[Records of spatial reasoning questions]
<<<<

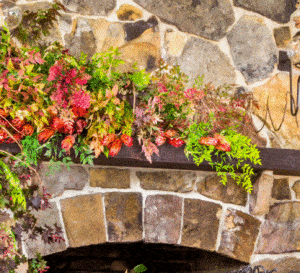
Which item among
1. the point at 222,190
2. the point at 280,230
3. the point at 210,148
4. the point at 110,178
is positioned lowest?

>>>>

## TASK OBJECTIVE
Each entry above is to be written out again unchanged, apart from the pictures, which are left out.

## EXERCISE SOLUTION
Which item among
1. the point at 222,190
2. the point at 280,230
3. the point at 210,148
4. the point at 110,178
is positioned lowest?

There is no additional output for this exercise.